### WHAT YOU SHOULD DO
Rewrite all of the items below with "monkey hand" changed to "primate hand" and every other word left the same, and omit the pictures from your answer.

### THE RECORDS

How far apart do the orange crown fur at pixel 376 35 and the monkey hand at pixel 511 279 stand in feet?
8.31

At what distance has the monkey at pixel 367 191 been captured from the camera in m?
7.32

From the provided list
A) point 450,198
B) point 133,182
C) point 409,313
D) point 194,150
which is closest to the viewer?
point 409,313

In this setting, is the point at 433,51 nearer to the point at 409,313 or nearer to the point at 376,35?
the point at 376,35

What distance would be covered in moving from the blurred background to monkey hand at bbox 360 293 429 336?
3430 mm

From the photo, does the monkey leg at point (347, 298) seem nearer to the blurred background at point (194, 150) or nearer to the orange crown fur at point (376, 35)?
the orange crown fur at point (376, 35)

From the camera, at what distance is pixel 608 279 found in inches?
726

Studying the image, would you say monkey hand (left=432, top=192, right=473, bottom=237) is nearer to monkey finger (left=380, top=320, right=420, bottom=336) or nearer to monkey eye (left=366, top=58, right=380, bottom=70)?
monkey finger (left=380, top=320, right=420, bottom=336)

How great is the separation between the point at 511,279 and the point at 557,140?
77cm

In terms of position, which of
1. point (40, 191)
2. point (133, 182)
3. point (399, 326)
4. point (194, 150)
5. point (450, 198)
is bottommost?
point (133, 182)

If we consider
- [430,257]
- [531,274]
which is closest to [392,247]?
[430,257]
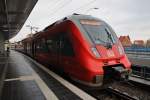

### SOLUTION FOR THIS EXERCISE
How far apart do the orange crown fur at pixel 376 35 and the primate hand at pixel 511 279 stand in feet?
8.31

At what distance has the monkey at pixel 367 191 been captured from the camera in m?
7.32

From the provided list
A) point 450,198
B) point 133,182
C) point 409,313
D) point 194,150
which is closest to the viewer?
point 409,313

In this setting, is the point at 433,51 nearer to the point at 409,313 or nearer to the point at 376,35?
the point at 376,35

What distance would be covered in moving from the blurred background to primate hand at bbox 360 293 429 336?
3430 mm

From the photo, does the monkey leg at point (347, 298) seem nearer to the blurred background at point (194, 150) or nearer to the orange crown fur at point (376, 35)?
the orange crown fur at point (376, 35)

From the camera, at what distance is pixel 608 279 found in inches?
726

Studying the image, would you say primate hand (left=432, top=192, right=473, bottom=237) is nearer to monkey finger (left=380, top=320, right=420, bottom=336) or nearer to monkey eye (left=366, top=58, right=380, bottom=70)?
monkey finger (left=380, top=320, right=420, bottom=336)

How great is the separation between the point at 511,279 and the point at 557,140?
77cm

In terms of position, which of
1. point (40, 191)
2. point (133, 182)
3. point (399, 326)
4. point (194, 150)
5. point (450, 198)
is bottommost?
point (133, 182)

If we consider
- [430,257]
- [531,274]
which is closest to [392,247]?
[430,257]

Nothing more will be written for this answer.